General Session: Adult Spinal Deformity

Presented by: D. Stein - View Audio/Video Presentation (Members Only)


D. Stein(1), H. Bao(1), R. Lafage(1), B. Diebo(2), S. Ramchandran(3), L. Day(4), C. Jalai(3), D. Cruz(3), T. Errico(3), T. Protopsaltis(3), P. Passias(3), A. Buckland(3), F. Schwab(1), V. Lafage(1)

(1) Hospital for Special Surgery, Spine Service, New York, NY, United States
(2) State University of New York (SUNY) , New York, NY, United States
(3) NYU Langone Medical Center, New York, NY, United States
(4) SUNY Downstate Medical Center, Department of Orthopaedic Surgery, Brooklyn, NY, United States


Introduction and Purpose: While cervical kyphosis has traditionally been used as the predominant radiographic marker for Cervical Spine Deformity (CSD), an increasing number of studies have reported a lack of strong between cervical kyphosis, on its own, and health related quality of life (HRQOL) scores. The purpose of this study was first to evaluate the radiographic characteristics for CSD and their relationship to HRQOL scores, and then to investigate how these findings fit in the context of the recently developed CSD classification.

Methods: This study is a retrospective review of a single center database. 171 patients (mean age 44 y/o) without previous cervical surgery, with a well aligned thoracolumbar profile (defined as T1 pelvic angle (TPA) < 15°) and with an available Neck Disability Index (NDI) score were reviewed. Subjects were stratified into an asymptomatic (64 subjects with NDI≤15, VAS neck≤3, and VAS arm≤3) and a symptomatic group (107 subjects with NDI>15, VAS neck>3, or VAS arm>3). Independent t-tests were performed to investigate differences between two groups. Logistic regressions and principal component analyses (PCA) were then performed.

Results: NDI averaged 5.43 in asymptomatic group, significantly smaller than that in symptomatic group (5.43 vs. 41.25, p< 0.001). T-test revealed that C2-C7 SVA, McGregor slope (McGS) the slope of line of sight (SLS) were significantly different across groups while C2C7 angle (Cervical curvature, CC) did not show statistical difference (p=0.09). Logistic regressions were then performed using the significantly different parameters as well as CC. Results identified C2-C7 SVA and SLS as independent risk factors for low HRQoL[VL1] . The principal component analysis led to a new factor (0.55×C2C7 SVA+0.34×C0C2+0.77×CC) with strong correlations with NDI, VAS and EQ5D measurements.

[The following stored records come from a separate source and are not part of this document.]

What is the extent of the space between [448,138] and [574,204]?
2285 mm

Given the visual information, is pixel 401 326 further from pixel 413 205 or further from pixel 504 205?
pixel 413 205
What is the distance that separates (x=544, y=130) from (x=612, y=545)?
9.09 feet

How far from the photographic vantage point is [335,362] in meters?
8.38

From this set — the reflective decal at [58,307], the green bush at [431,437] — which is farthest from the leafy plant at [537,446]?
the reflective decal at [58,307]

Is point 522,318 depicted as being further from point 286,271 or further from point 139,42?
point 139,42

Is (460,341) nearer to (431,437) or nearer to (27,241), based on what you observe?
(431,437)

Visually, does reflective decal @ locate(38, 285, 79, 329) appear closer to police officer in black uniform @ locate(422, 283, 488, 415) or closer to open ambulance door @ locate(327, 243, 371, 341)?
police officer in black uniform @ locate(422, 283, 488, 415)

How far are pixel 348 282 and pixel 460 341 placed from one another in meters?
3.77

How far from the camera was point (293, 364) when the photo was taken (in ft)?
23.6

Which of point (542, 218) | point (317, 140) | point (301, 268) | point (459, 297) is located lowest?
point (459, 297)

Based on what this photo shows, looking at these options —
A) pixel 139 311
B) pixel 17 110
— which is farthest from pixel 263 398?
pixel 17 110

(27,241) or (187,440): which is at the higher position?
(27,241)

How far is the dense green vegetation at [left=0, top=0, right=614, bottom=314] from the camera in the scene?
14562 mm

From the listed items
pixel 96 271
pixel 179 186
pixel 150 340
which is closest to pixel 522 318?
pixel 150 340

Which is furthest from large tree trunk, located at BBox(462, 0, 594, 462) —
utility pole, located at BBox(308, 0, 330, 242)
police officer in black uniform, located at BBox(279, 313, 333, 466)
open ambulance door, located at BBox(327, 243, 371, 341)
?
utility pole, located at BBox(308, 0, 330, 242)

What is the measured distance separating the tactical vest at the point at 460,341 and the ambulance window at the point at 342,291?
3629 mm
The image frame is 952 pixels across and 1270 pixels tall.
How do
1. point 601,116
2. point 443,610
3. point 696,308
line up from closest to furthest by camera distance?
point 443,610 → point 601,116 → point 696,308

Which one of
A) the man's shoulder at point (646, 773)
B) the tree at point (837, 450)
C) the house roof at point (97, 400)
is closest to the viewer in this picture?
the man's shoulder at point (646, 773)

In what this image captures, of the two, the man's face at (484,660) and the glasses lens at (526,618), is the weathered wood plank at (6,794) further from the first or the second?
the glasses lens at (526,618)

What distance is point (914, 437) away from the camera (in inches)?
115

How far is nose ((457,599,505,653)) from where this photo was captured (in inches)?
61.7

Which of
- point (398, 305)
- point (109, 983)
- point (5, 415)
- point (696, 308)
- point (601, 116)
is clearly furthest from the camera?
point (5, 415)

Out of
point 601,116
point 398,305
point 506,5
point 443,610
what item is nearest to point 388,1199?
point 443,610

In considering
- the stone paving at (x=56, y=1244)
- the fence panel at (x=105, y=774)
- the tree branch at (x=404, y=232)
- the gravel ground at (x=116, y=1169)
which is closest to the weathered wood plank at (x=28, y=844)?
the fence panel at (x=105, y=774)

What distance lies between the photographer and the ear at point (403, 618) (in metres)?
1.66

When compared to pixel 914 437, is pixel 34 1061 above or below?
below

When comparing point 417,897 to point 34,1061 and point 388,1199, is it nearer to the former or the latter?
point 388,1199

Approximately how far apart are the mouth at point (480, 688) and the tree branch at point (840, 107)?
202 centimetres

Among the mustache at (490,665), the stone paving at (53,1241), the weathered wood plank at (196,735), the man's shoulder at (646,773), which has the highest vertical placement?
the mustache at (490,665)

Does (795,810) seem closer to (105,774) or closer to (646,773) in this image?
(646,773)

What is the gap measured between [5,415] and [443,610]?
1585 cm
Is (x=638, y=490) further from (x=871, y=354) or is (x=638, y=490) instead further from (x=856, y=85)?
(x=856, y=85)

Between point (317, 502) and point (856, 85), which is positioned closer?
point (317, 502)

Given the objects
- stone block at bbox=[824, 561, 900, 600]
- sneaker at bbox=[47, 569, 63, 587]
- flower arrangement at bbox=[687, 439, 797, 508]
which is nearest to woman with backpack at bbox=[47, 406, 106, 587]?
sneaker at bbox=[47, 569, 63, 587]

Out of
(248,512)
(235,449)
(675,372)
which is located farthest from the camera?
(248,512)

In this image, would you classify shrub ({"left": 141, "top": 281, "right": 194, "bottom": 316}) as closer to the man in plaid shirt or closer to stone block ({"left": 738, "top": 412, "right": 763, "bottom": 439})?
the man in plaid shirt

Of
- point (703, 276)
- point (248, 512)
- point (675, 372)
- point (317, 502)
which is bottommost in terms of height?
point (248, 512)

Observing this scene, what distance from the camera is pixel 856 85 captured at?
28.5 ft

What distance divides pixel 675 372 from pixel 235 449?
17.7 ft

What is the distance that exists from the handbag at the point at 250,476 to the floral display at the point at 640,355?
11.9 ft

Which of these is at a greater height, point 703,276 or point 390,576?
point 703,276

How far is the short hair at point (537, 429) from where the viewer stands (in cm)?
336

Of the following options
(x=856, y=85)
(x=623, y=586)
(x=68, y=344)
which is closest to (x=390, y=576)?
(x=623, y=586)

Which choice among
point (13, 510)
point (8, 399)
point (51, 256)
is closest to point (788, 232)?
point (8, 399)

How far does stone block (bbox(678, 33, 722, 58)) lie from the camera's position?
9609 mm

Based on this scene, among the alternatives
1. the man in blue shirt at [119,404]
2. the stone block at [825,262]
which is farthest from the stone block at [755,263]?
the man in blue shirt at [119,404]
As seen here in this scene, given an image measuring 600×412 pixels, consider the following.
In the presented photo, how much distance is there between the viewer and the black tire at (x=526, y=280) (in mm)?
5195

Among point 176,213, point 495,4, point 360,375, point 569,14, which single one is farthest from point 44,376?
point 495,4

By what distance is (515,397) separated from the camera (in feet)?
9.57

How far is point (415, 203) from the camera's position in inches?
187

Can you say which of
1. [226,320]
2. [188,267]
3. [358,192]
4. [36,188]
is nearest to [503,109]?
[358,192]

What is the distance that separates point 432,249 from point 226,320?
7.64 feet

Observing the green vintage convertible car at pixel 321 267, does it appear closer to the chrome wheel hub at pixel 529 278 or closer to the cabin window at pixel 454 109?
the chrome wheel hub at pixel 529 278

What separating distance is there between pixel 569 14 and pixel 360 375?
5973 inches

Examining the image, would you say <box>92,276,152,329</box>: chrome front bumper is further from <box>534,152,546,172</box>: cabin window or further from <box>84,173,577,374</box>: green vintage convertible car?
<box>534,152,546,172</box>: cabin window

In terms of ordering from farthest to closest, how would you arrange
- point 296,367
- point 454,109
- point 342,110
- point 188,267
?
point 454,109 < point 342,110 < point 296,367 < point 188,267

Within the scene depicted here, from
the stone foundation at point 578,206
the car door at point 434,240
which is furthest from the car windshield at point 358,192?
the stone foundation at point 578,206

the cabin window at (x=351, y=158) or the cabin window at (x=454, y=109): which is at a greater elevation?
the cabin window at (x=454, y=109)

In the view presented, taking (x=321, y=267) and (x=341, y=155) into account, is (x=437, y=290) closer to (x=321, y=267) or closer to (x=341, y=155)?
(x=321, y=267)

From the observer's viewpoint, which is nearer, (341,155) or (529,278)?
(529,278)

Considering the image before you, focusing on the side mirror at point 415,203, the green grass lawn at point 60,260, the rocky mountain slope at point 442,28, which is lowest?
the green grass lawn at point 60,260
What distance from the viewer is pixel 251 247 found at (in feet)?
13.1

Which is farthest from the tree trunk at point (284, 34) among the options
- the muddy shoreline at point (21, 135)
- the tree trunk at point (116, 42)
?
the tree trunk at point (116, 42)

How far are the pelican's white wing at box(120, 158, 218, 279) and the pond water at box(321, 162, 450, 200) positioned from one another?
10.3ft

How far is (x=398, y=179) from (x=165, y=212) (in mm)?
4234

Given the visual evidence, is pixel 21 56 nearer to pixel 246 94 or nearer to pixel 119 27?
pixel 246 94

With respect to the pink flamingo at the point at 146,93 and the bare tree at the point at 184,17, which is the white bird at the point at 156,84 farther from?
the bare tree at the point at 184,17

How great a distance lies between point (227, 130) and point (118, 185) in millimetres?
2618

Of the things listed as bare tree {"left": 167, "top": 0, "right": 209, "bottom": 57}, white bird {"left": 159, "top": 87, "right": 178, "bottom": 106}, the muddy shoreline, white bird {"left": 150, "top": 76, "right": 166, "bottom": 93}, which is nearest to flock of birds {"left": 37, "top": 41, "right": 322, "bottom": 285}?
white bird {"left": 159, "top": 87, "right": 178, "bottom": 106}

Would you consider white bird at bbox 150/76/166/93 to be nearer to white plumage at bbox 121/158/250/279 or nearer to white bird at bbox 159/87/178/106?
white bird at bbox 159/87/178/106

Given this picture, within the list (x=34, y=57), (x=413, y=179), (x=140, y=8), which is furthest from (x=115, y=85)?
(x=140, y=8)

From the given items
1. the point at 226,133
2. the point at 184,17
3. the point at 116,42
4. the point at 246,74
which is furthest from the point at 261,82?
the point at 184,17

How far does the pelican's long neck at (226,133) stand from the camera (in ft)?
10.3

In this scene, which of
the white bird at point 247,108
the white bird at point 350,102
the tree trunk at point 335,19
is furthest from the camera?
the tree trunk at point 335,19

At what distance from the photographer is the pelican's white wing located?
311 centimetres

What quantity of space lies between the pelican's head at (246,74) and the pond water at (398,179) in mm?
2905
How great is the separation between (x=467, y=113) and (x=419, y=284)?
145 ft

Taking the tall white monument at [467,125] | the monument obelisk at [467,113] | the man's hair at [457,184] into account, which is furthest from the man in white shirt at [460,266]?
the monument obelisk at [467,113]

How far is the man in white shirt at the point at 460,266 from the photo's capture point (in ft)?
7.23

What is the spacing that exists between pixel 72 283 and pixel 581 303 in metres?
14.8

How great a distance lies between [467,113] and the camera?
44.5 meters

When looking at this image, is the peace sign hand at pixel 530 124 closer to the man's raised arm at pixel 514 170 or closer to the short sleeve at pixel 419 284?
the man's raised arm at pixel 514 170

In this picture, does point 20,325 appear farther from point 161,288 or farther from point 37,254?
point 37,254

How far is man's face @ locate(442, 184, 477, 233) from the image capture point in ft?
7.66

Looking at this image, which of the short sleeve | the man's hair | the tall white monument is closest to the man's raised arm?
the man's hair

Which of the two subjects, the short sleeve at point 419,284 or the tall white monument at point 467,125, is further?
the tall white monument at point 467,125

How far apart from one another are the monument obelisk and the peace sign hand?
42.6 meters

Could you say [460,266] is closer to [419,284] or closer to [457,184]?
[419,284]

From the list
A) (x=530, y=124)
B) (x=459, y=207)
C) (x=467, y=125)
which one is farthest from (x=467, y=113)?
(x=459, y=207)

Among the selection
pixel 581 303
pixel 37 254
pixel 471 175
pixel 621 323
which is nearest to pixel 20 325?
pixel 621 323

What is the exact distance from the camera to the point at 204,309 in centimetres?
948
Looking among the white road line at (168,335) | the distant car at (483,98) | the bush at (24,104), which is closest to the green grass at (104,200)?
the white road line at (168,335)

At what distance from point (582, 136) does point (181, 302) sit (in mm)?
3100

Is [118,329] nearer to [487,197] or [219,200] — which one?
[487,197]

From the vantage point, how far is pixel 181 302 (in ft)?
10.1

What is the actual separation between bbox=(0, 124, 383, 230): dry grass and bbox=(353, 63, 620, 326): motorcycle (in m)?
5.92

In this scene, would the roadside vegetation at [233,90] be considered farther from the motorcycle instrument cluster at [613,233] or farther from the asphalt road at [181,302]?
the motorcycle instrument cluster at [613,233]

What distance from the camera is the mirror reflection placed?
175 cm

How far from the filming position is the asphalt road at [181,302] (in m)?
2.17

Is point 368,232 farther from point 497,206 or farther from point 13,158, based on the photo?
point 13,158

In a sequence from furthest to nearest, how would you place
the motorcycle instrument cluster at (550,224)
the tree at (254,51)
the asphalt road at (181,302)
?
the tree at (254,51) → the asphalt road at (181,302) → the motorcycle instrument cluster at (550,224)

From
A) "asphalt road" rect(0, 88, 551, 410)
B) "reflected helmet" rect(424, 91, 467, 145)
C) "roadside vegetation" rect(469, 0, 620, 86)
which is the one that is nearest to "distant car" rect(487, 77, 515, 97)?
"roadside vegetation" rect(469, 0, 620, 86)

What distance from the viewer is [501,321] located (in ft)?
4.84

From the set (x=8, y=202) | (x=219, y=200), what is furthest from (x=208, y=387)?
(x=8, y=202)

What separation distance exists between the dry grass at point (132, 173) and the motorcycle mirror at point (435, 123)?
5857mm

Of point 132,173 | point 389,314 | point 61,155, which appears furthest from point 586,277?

Conclusion: The conventional approach focusing on cervical curvature only in the setting of CSD may not be able to distinguish between different HRQOL statuses. C2-C7 SVA and gaze parameters should be considered simultaneously in the evaluation of a HRQOL-defined CSD, bringing clinical evidence to the new CSD classification. According to PCA analysis, cervical alignment components are more correlated with HRQOL scores than gaze components, indicating that the cervical alignment component, calculated as 0.55×C2C7 SVA+0.34×C0C2+0.77 CC, contributes more to HRQOL scores. In addition, CC, as an integral part of describing cervical alignment, should be evaluated together in harmony with the three alignment parameters, C2-C7 SVA, CC and C0C2.